February 19, 2026
Artificial Intelligence (AI) is increasingly shaping education not only through learning tools, but also through systems that are able to track attendance, monitor classroom behaviour and assess student engagement. These applications are tied to classroom management, meaning the actions teachers take to create an orderly, supportive learning environment, e.g. by arranging the physical environment, establishing rules, and managing student behaviour. At the same time, AI in this area sits at the center of a dilemma. On the one hand, it faces criticism for possibly causing feelings of constant surveillance and intrusion of privacy. On the other hand, the automation of time-wasting tasks, such as monitoring student attendance, as well as the availability of data driven insights, could support teachers to focus more on pedagogical aspects.
A cross-institutional team, led by Tim Fütterer (University of Tübingen) with our EdTech Fellow Dr. Babette Bühler and EdTech Director Prof. Dr. Enkelejda Kasneci (Technical University of Munich), conducted a comprehensive synthesis of research on AI for classroom management, highlighting a striking gap between technical innovation and ethical responsibility.
The authors conducted a PRISMA-guided systematic review of 104 empirical studies (2000–2022) on AI applications intended for classroom management, analyzing:
What AI is used for
Most systems target students and mainly focus on analysing their classroom behaviour by monitoring their attendance, hand raising, sitting, writing and sleeping, as well as cognitive aspects such as their attention and engagement by tracking gaze direction, head pose and facial expressions.
What are employed methods
Deep learning dominates (especially in more recent work), with many studies feeding raw image/audio from the classroom directly into models.
Readiness and real-world deployment
Just 49% of approaches are described as scalable beyond a specific scenario. Moreover, while 46% of studies presented offline applications, only 29% reported online approaches for real-time classroom use.
Ethics and Privacy Lag behind
Despite the sensitivity of classroom data, only 22% of studies explicitly discuss ethical/data security issues, and just 13% report any privacy-preserving measures.

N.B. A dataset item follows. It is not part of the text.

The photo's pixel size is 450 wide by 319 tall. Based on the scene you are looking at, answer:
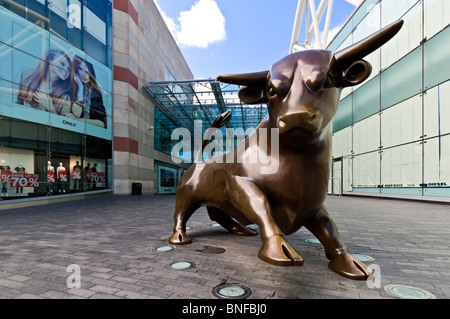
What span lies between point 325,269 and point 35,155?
472 inches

While many AI classroom-management systems are reported as technically effective for monitoring and enhancing student engagement, ethical mindfulness, privacy, and data security are not keeping pace. The authors therefore emphasise the need of balancing innovation with responsible, transparent practice.
Developers need greater awareness that data protection should be built into software from the very beginning. At the same time, researchers should raise standards by securing ethical and data-collection permits and by defining clear policies for data storage and anonymisation. Beyond technical and procedural safeguards, the authors stress the role of education: teachers, parents, and students should be supported in developing critical thinking about AI, including its privacy implications, the risk of bias, and how AI outputs should be interpreted and used. To strengthen accountability, the review also suggests that journals require ethical permits and data-security statements and calls for further research into AI’s efficiency, acceptance, and impact on learning outcomes. Finally, it underlines the importance of transparency by avoiding “black-box” evaluation and carefully considering options such as opt-in or opt-out mechanisms, and local versus server-based processing.